#### Exercise details
No pictures go into the copy. Write out every line below exactly.

#### Supplied data
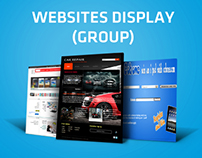 Websites Display (Group)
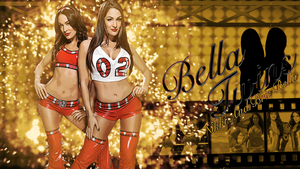 Bella Twins Wallpaper by JrbDesign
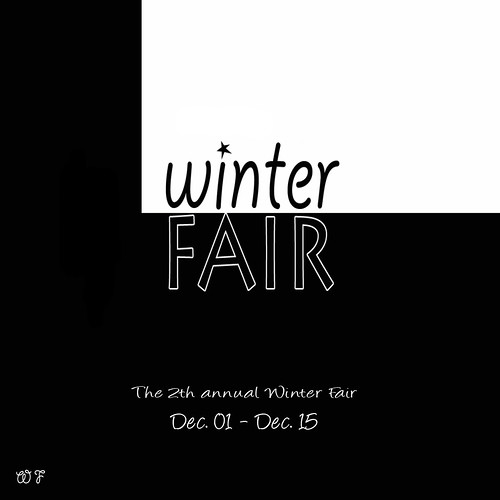 The 2th annual Winter Fair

#### Problem solution
 Websites Display (Group)
 Bella Twins Wallpaper by JrbDesign
 The 2th annual Winter Fair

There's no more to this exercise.